The RNS electrode data included count features (total electrode count, stimulating vs. nonstimulating counts), and electrode detail features (stimulating vs. nonstimulating types, stimulating locations, nonstimulating locations). These were found in the final section of patient reports detailing surgical plans. The stimulating electrodes were the one or two electrodes connected to the generator; the nonstimulating electrodes were any additional electrodes still implanted. The first part of the list of all electrodes used corresponded with the locations of stimulating electrodes; the second half of the list corresponded with the locations of unstimulating electrodes. For example, the only ds (depth-stimulating) electrode was implanted in the left temporal region, while the first d (depth-unstimulating) electrode was implanted in the left mesial temporal hippocampus region.

The success data collected included only the patient outcome dependent variable. The patient outcomes were determined to be either a lack of response to follow-up (-1), a failure (0), or a success (1). These determinations were subjectively made with the expertise of a medical professional but were based on objective factors such as reported improvements by a patient and any returns to antiseizure medication. Typically, such returns are only done if considerable improvement with the device have been exhibited.

The depiction above is the output from the machine learning program confirming the 25 features, each with 127 iterations, included in the dataset.

The coding input above produced a table that shows the counts of females (70) and males (57) whose reports were included in the dataset.

- [Given material]:
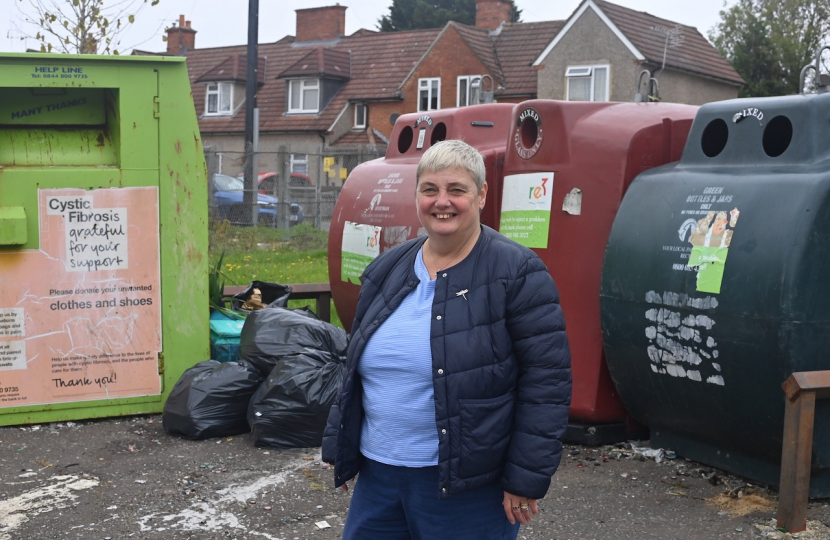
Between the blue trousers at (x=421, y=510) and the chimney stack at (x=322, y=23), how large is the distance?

- [Parts of the exercise]:
1/ Please repeat word for word the part of the RNS excerpt starting with "The RNS electrode" and going on through "temporal hippocampus region.".
2/ For each statement, answer yes or no to whether the RNS excerpt agrees, and quote the excerpt's words that decide it. (a) The stimulating electrodes were the ones connected to the generator. (b) A patient who did not respond to follow-up was coded as a failure (0). (c) The dataset included reports from more males than females.

- [Answers]:
1/
The RNS electrode data included count features (total electrode count, stimulating vs. nonstimulating counts), and electrode detail features (stimulating vs. nonstimulating types, stimulating locations, nonstimulating locations). These were found in the final section of patient reports detailing surgical plans. The stimulating electrodes were the one or two electrodes connected to the generator; the nonstimulating electrodes were any additional electrodes still implanted. The first part of the list of all electrodes used corresponded with the locations of stimulating electrodes; the second half of the list corresponded with the locations of unstimulating electrodes. For example, the only ds (depth-stimulating) electrode was implanted in the left temporal region, while the first d (depth-unstimulating) electrode was implanted in the left mesial temporal hippocampus region.

2/
(a) Yes: "the one or two electrodes connected to the generator"
(b) No: "a lack of response to follow-up (-1)"
(c) No: "the counts of females (70) and males (57)"